Do you have a budget? Do you know where your money goes each month?
Keeping a budget helps you develop and maintain good spending habits. Your budget helps you stick to spending priorities that build good financial health, protecting you from the forces that are trying hard to get you to spend your money: advertising that creates a desire for things you don't need, and credit cards that make "buy now, pay sometime later" easy.
Spend Money Wisely - Improve Your Financial Health
Do you track your spending? Do you spend more than you make? Do you use savings or credit cards to make up the difference?
Budgeting is a crucial part of your financial health. When you spend money thoughtfully, you increase your chances of putting money into savings, understanding the size payment you can afford if you need a home or auto loan, and to establish realistic short and long-term financial plans.
Creating a budget isn’t difficult. Bills.com created a budget guide that helps you categorize, monitor, and track your spending and income, and explains the process of creating and maintaining a budget.
Where Do You Spend Your Money?
Poor or rich; struggling to get by or living comfortably, the main spending categories are the same for everyone: housing, transportation, food, medical, utilities, household goods, etc..
Breaking down your spending into categories and sub-categories, makes it easier to monitor and analyze your spending. Budget categories give you a clearer picture of the areas in which you spend too much. Tracking them month-to-month proves whether you are changing your spending habits.
How Much Do You Spend?
You probably can easily answer, "How much do you spend each month on housing ?" But can you accurately answer, "How much do you spend on food each month?" Food costs are one of you largest monthly expenses, so it's interesting to see how close your answer is to the real figure.
Without tracking your spending, it is hard to control overspending. It's even difficult to find the areas where you should make changes in your spending habits. Take a look at what the numbers show and use that to make sure your spending priorities and spending habits align.
Spending Money and Your Financial Health
- Step 1: Things are Good, Barely Getting By, or Headed Downhill The most important first step you can take to improve your financial health is to get an accurate record of how you spend your money. Do you cover your basic bills on your income alone? Is your debt level rising each month? Are you saving money for emergencies and retirement?The first two questions in the new Bills.com Financial Health Survey focus on your spending habits.
- The Financial Health Survey - Question 1
The first spending question is: "Do you spend less than your income?"You can choose one of the five answers below.
- The Financial Health Survey- Question 2
The Second question about spending is: "Do you pay bills in time and in full?"
Again, there are five answers for you to choose from.
- Check Your Financial Health Our new Financial Health Survey will give you a Spending Health Score, as well as your overall Financial Health Score, and provide recommendations to help you maintain and improve your score.

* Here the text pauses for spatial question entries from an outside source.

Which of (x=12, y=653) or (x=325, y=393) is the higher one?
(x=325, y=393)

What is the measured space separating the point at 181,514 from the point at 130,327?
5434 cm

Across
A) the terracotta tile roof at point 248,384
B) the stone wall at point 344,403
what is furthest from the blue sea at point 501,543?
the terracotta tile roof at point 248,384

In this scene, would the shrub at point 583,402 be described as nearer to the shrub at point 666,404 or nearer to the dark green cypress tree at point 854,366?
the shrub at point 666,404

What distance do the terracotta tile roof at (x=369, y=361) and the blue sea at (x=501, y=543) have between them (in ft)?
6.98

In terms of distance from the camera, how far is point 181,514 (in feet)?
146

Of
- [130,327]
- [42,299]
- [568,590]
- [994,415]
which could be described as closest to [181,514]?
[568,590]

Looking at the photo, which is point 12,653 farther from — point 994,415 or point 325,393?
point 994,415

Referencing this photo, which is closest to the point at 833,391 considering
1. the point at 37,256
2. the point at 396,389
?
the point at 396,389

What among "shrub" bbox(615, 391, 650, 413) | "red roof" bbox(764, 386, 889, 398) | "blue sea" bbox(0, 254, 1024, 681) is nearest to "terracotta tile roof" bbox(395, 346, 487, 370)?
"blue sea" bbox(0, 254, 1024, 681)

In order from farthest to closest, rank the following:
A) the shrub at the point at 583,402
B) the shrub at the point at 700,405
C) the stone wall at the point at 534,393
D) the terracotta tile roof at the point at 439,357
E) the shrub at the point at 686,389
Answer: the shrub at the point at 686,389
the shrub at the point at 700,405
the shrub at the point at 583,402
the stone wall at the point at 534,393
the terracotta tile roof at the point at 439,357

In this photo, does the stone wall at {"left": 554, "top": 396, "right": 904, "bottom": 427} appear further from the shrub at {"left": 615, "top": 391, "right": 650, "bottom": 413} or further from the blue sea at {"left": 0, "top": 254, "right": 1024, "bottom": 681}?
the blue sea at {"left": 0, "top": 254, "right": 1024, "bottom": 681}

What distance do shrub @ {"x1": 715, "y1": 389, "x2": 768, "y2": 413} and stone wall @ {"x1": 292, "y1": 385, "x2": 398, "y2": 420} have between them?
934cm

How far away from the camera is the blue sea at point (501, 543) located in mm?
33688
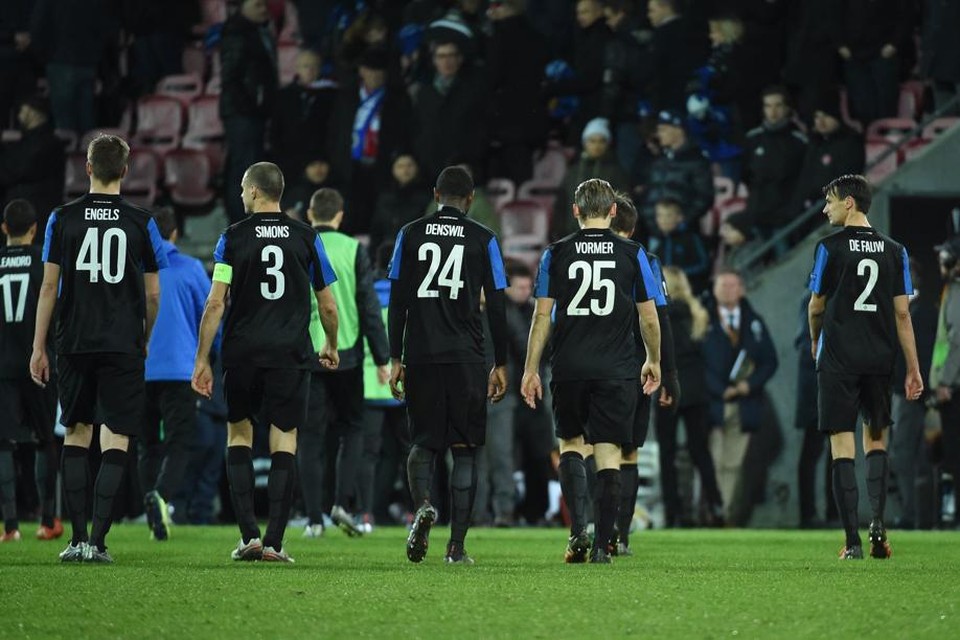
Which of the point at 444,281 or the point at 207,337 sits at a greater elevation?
the point at 444,281

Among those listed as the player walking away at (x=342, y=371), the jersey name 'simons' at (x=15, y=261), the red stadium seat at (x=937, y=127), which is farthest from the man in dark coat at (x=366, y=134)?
the jersey name 'simons' at (x=15, y=261)

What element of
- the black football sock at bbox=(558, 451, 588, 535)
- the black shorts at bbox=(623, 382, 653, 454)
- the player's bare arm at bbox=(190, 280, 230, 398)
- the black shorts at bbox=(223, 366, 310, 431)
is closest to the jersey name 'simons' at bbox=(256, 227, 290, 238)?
the player's bare arm at bbox=(190, 280, 230, 398)

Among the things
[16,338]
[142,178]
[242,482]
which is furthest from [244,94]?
[242,482]

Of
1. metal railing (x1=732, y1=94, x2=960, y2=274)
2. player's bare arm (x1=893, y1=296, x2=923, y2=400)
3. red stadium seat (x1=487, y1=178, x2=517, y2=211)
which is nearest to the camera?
player's bare arm (x1=893, y1=296, x2=923, y2=400)

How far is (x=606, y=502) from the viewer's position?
31.8 ft

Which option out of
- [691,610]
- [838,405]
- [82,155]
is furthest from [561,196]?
[691,610]

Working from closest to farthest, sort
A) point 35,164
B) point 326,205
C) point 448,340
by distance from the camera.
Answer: point 448,340 → point 326,205 → point 35,164

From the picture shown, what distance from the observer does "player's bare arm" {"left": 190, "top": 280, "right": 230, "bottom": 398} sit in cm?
946

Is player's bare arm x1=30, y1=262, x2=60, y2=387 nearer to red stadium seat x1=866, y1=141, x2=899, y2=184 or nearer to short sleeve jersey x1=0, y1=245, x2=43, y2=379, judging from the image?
short sleeve jersey x1=0, y1=245, x2=43, y2=379

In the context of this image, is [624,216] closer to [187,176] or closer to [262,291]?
[262,291]

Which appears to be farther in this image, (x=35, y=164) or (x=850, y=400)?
(x=35, y=164)

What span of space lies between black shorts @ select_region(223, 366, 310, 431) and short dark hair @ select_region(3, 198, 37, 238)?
314 cm

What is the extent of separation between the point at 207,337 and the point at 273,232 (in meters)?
0.65

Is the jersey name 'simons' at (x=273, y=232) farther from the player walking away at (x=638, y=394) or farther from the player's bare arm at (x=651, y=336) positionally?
the player walking away at (x=638, y=394)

Get Your Financial Health Score Get Started
Spending Money - People Also Ask
What is a Good Budget Tool?
The best budgeting tool is one that you use. There are a number of different budgeting applications. Some apps are easier to use than others. Some require you to share banking and account information.
Review a few of the most popular budgeting applications. If you are old-fashioned, you as envelope method. The important thing is to find a budgeting system that works for you and stick to it.
I Can't Afford My Bills. What Do I Do?
If your income isn't enough to cover your bills, you have two options: Increase your revenue, or decrease your expenses.
Check out the Bills.com Ways to Save Machine for ideas on how to cut expenses. However, if you are struggling with debt, then check out Bills.com's Debt Payoff Calculator to review the different options ways for handling your debt. Solutions offered are based on the goals and priorities you provide.
Collection Agencies are Calling Me. What should I do?
When collection agencies are calling it may be too late for the options presented by the Debt Payoff Calculator, but you should still look first look there for a personalized solution.
However, don't neglect collection calls and letters. If you don't pay your debts, you might be sued? For more information about dealing with delinquent debt, check out Bills.com articles about collection laws, statute of limitations, and dealing with collection agencies.
How Does a College Student Deal with Everyday Costs?
We can often learn by hearing about how other people handle the financial challenges we share. Bills.com provides a place for you to learn from others and to share what you have learned.
Maya Bluthenthal is a freshman at Columbia University who brings a fresh perspective to the financial challenges that college students and young adults face.
In one of her posts she shared some thoughts about a big freshman year challenge. "For many, this new environment means new friends, new fun, new dining options – and sometimes new stresses. It’s also the ascent into adulthood. No longer surrounded by the people whose job it was to take care of you for 18 years, college is a chance to take ownership for yourself, which, if you are doing correctly, includes establishing patterns of healthy living."